Les descendants de Bonifazio et d’Orlando di Buonsinori continuèrent de diriger la banque, mais leur contrôle n’était pas aussi ferme depuis la mort d’Orlando : d’autres associés étaient devenus importants. À partir de 1275, les Angevins et les papes continuèrent d’utiliser la Gran Tavola, mais dans une moindre mesure, mais il semble tout de même que d’importants dépôts étaient toujours dans les coffres de la Gran Tavola. Les relations entre les Angevins et la papauté s’envenima et en 1282, la Sicile fût perdue auprès du Royaume d'Aragon. Pendant ce temps, la papauté avait débuté à utiliser de plus en plus les banquiers florentins sous Boniface VIII[19].

Malgré les tensions avec les Angevins, la papauté continua de les financer afin de les aider à reprendre le Royaume de Sicile.
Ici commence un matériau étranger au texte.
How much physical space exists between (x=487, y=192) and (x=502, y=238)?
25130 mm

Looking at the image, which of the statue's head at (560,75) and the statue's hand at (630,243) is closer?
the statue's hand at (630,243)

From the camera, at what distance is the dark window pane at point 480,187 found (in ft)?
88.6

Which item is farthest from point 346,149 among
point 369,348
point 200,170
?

Durant les années 1280, les papes utilisaient toujours la Gran Tavola dans le nord de la France, en Angleterre, en Écosse, au Danemark et en Allemagne[20]. Honorius IV (1285-1287) réutilisa à nouveau la banque afin de reconquérir la Sicile et lors de la Croisade. Les Buonsignori étaient redevenus importants sous Nicolas IV (1288-1299) qui les utilisa pour financer le fils de Charles d’Anjou afin de reprendre la Sicile.
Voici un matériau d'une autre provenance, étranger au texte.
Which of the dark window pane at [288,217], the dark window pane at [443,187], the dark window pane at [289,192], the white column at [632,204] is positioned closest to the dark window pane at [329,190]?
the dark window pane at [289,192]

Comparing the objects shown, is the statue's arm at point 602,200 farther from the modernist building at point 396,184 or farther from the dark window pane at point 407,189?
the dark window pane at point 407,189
L’expansion du commerce textile de Florence faisait qu’il n’était plus profitable d’importer des produits finis du nord de l’Europe vers le sud. Ainsi, vers la fin du XIIIe siècle, les foires de Champagne sont devenues moins populaires étant donné les déplacements de la fabrication et des trafics commerciaux. Le florin en or de Florence avait aussi été créé en 1255 et la place de l’argent diminuait. Les conflits continuels entre la France et l’Angleterre rendaient les relations d’affaires très difficiles pour les banques de Sienne et les princes devenaient de plus en plus capricieux et ne voulaient plus honorer leurs prêts. La papauté était aussi en conflit avec le roi de France. Florence trafiquait beaucoup maintenant avec les Angevins dans le sud grâce à son industrie textile. Ainsi, une perte de confiance s’installa chez les déposants envers les banques siennoises et des retraits massifs eurent lieu. Les actifs des banques n’étaient pas suffisamment monnayables devant cette masse de retraits. Les associés étaient aussi souvent en conflit entre eux. Ceci fit en sorte que la Gran Tavola entra dans une phase de restructuration et de changement d’associés.
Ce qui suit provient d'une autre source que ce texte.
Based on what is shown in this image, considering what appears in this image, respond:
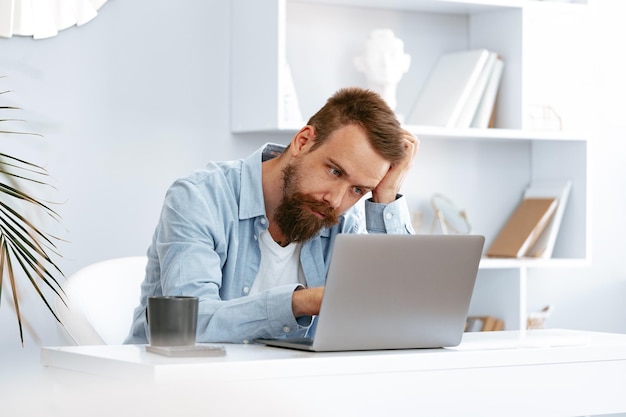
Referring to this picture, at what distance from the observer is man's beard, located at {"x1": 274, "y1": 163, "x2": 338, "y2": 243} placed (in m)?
2.00

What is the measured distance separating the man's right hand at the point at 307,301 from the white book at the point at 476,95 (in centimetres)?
165

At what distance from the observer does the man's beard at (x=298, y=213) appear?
2.00m

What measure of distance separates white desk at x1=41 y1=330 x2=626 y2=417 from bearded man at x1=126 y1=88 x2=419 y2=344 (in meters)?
0.40

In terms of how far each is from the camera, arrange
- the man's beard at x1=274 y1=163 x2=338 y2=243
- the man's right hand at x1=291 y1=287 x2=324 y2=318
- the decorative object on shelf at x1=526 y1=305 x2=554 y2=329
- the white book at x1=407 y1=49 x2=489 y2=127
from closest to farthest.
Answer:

En 1289, de nouveaux associés arrivèrent. Plusieurs quittèrent et furent remboursés[21]. Le contrat de sociedas fut renouvelé en 1292 et en 1295 avec encore quelques changements encore au niveau des associés. Le fait que les associés étaient conjointement et solidairement responsable de toutes les pertes de la société les rendait très nerveux. Lors du renouvellement du contrat de la societas en août 1298, tous les associés, sauf un, qui ne faisant pas partis de la famille Buonsignori, firent une pétition pour une restructuration de la banque auprès du conseil général de la commune de Sienne, qui selon eux, avait grandement bénéficié du succès de la Gran Tavola durant tout le XIIIe siècle[22].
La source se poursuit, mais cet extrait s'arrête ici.